Much of success in professional football is and always has been about the quarterback position.
The most recent and an all-time most notable example is that of Peyton Manning, already stamping the Denver Broncos organization merely through osmosis, with greater influences to come steadily, and constantly, an ever flowing example of the water rising to elevate all boats.
Manning is the only man to have been named the National Football League Most Valuable Player four times. He has passed for 54,828 yards and 399 touchdowns, third most in NFL history in both departments.
No quarterback has earned more Pro Bowl selections than Manning (11), produced more 4,000-yard seasons (11), posted more 300-yard games (63) or had more seasons with 25 or more passing touchdowns (13).
This is a staggering array of statistics that he brings to the Broncos, but always, there is a connection to the past at the quarterback position.

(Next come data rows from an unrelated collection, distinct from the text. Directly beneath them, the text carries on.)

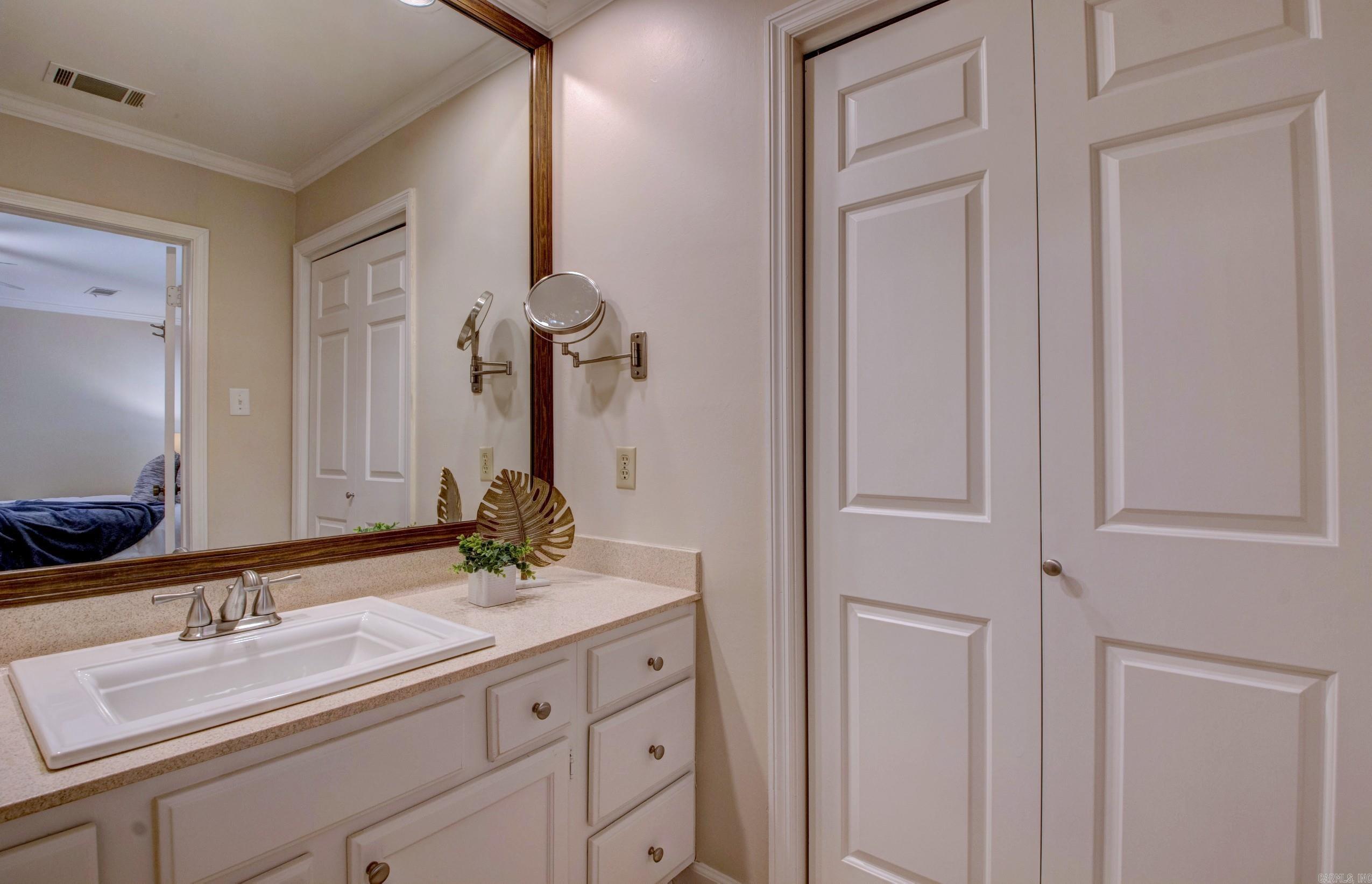 ANDOVER SQUARE - Residential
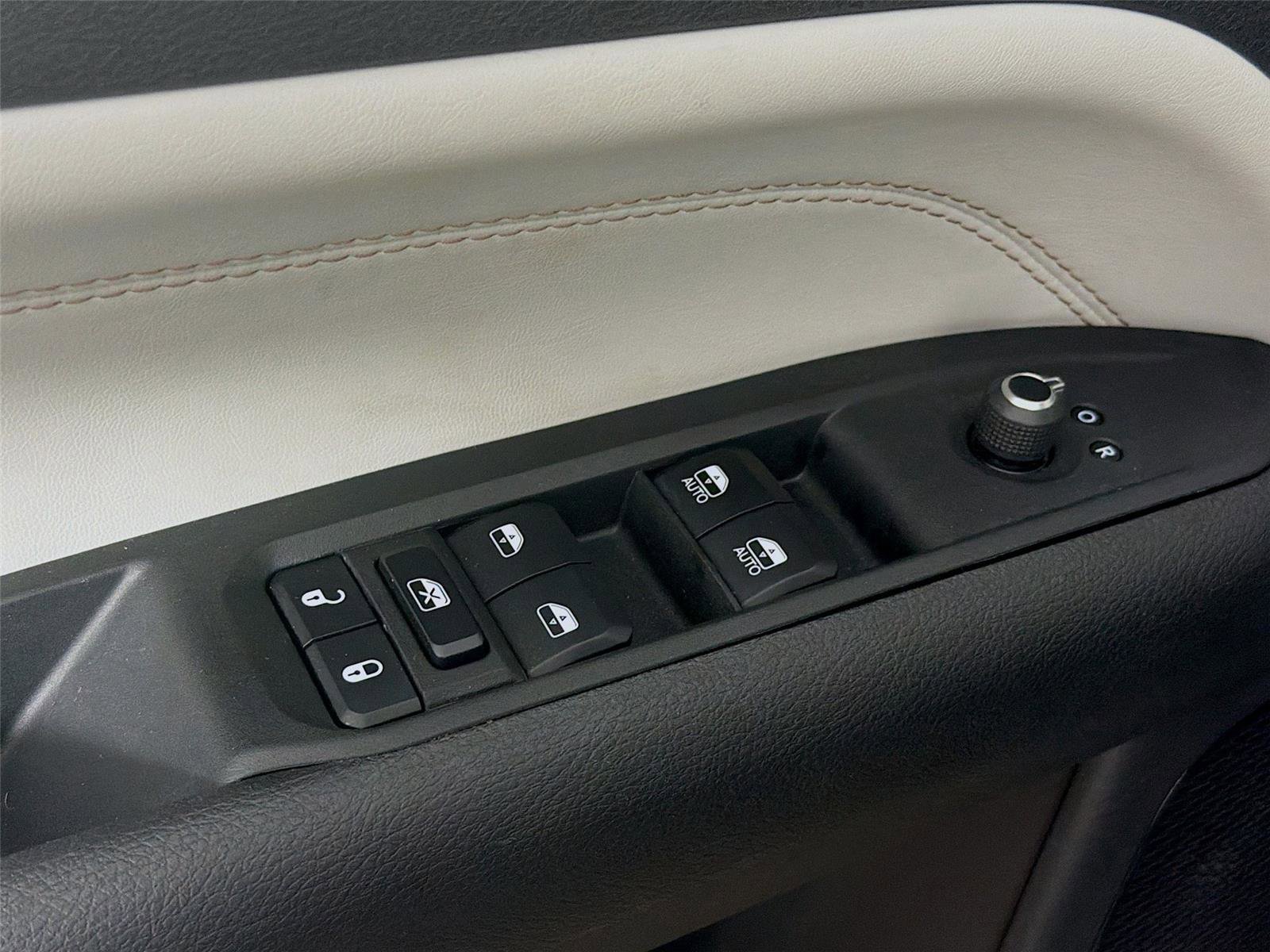 Used 2023 Jeep Compass Limited image 18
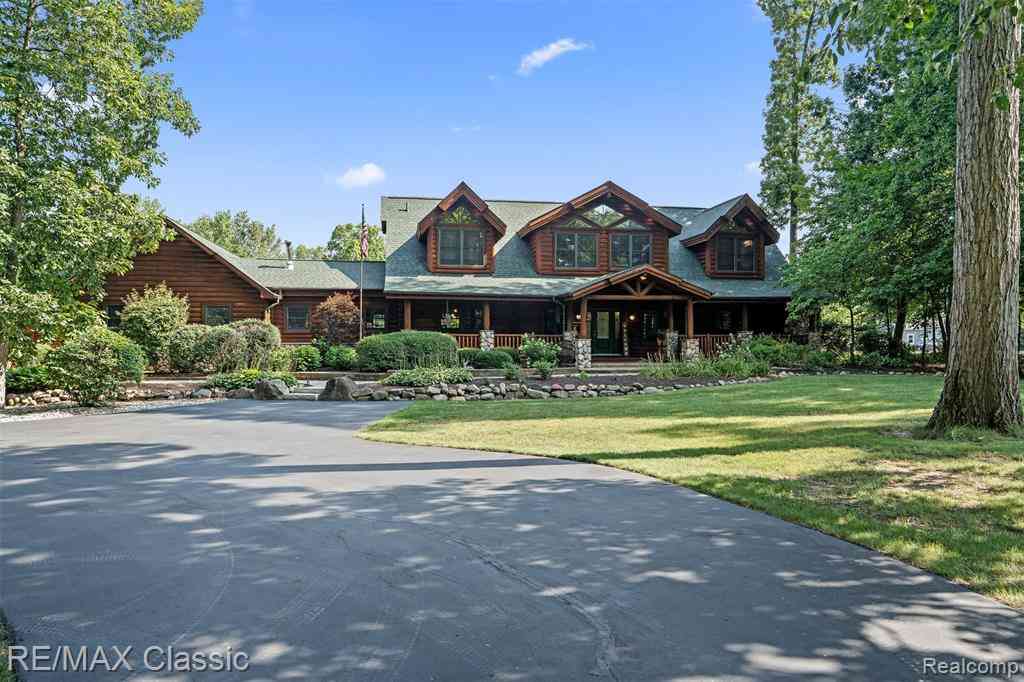 Homes For Sale - 4489 Clara Louise Ct  <br/> Saline, MI 48176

In the category of winning, Peyton Manning's 141 victories as a starter rank fourth all time, with a winning percentage (.678) that is the very best among any of the five quarterbacks who have won 125 games.
Clearly, he is a winner almost without parallel.
But once upon a time, Broncos Ring of Fame wide receiver Haven Moses, speaking of another Denver QB, said, "He taught us how to win."
Moses was speaking of Charley Johnson, and this is just a little jaunt down memory lane to remind us all that the foundations for current successes were built in the past.
In the Pat Bowlen Era (1984-2011) the Broncos have had 263 regular season wins, second only to San Francisco in the entire NFL. From that first winning season, 1973, Denver has had just seven losing seasons, second fewest in the NFL.
But prior to 1973, the Denver Broncos had never had a winning season.
They floundered like few franchises before or since, and it did not change until Denver acquired the veteran Johnson, and back in 1973 Denver started off with a 1-3-1 record, giving every suggestion that it would be another losing season for Denver.
But Johnson took the Broncos on a run that had them finish 7-5-2, losing out on the playoffs and division title on the basic of a tough, season-ending 21-17 loss to the Raiders in Oakland. Johnson led Denver to a 6-2-1 record after that shaky start, the absolute best nine-game stretch that Denver had ever had to that point in pro football.
It was at the end of that first winning season in 1973 when Moses uttered his comment about Johnson teaching the Broncos to win, surely the highest compliment that could ever be uttered toward a signal caller.
It all started in 1973. The Broncos reverted to a losing campaign in 1974, and then from 1975-2011 the Broncos have had the top home record in pro football, along with the Steelers the only two teams with over 200 wins at home.
That is a 39-year legacy of franchise success, and all success begins somewhere. Johnson was the quarterback to first led Denver to a stretch of six or more wins (six and a half, technically) in any nine-game span.
But success by accomplishment and by example has been part of Charley Johnson's life and career.
A New Mexico State graduate who was inducted into the Broncos' Ring of Fame in 1986, he passed for 170 touchdowns and 24,410 yards in his pro career.
Admittedly, those stats pale by any modern standard.
But consider, while Johnson was having a 15-year career with the St Louis Cardinals (nine seasons), Houston Oilers (two seasons), and his final four in Denver, he was setting a standard in other ways as well.
While serving as the Cardinals' starting quarterback, Johnson was on active duty as an officer in the United States Army for two years, stationed stateside. He actually spent significant parts of two years away from St. Louis during the week on Army duty, then joined the team as quarterback on Sunday. It seems crazy, I know, but is true.
It is true, but it is not all.
While playing as a pro quarterback Johnson earned both a master's degree and a PhD in chemical engineering from Washington University of St. Louis.
So, name me another quarterback who played 15 years without interruption while at the same time being an active duty army officer, and then earned a doctorate in chemical engineering?
His is the only name on the list.
Today Charley Johnson is a professor of chemical engineering at his alma mater, New Mexico State University, enjoys his status as a Broncos Ring of Famer, and is forever linked to the Broncos as the quarterback "who taught us how to win."